Tips and Best Practices
-----------------------

1. **Caching**: The library automatically caches calculation results. Recalculating descriptors for the same molecules uses cached results, significantly speeding up subsequent runs.

2. **Multiprocessing**: For large datasets, use ``parallel_mode="multiprocessing"`` with an appropriate number of workers (typically equal to CPU cores).

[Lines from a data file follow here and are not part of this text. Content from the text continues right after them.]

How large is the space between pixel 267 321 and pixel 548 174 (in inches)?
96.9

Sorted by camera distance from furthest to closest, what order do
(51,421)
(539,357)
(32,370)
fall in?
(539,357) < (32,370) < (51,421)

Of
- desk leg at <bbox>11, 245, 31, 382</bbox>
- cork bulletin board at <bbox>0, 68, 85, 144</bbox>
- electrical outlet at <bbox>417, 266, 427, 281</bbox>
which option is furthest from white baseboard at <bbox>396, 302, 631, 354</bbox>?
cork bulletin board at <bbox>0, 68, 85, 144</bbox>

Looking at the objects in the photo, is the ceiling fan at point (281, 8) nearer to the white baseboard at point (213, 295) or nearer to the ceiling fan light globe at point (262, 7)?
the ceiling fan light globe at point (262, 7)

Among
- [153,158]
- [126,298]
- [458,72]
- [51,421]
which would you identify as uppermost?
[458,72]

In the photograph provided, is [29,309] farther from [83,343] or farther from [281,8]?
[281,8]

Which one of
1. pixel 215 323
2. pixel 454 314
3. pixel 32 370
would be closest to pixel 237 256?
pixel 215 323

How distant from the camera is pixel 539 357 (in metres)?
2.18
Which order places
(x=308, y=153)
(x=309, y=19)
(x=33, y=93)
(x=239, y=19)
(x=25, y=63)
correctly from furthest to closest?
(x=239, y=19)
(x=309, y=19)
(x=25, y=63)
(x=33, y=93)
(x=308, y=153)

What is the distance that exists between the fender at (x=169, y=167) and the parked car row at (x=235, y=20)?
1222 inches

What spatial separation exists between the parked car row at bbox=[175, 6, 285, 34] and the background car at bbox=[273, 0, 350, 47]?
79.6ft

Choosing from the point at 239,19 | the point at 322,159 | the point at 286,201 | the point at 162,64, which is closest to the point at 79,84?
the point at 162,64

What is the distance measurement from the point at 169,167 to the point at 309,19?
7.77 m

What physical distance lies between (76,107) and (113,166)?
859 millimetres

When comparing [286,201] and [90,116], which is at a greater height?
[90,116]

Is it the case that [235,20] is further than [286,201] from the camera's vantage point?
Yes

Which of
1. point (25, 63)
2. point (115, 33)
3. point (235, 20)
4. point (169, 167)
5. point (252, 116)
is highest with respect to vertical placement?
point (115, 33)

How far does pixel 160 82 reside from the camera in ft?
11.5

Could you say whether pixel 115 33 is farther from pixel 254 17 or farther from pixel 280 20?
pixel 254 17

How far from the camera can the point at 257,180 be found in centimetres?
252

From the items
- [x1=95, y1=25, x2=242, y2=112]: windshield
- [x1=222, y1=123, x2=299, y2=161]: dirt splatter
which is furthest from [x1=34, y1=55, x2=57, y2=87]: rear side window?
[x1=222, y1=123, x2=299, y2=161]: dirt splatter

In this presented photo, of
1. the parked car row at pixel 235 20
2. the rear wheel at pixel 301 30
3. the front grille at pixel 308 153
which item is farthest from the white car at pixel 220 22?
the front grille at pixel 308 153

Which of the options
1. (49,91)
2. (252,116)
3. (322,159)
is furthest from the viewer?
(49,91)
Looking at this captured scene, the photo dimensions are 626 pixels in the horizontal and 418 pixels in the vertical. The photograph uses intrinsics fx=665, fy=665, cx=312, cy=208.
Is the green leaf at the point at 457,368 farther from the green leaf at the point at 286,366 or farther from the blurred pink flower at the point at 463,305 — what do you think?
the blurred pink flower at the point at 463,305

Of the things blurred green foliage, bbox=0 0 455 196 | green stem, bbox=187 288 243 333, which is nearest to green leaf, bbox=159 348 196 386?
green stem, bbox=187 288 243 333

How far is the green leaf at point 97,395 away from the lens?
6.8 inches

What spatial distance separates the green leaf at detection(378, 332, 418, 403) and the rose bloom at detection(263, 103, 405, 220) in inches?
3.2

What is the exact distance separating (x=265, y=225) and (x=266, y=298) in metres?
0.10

3. **Descriptor Selection**: Use the XMolecule API to define descriptors with parameters, making your code more readable and maintainable.

4. **Progress Monitoring**: Keep ``progress=True`` (default) to monitor long-running calculations and identify cached molecules.

5. **Data Validation**: Check for ``None`` values in the result DataFrame to identify molecules that failed descriptor calculation.

6. **Memory Management**: For very large datasets, process molecules in batches to manage memory usage.

Available Descriptors
---------------------

See the :doc:`descriptors` documentation for a complete list of available descriptors and their parameters.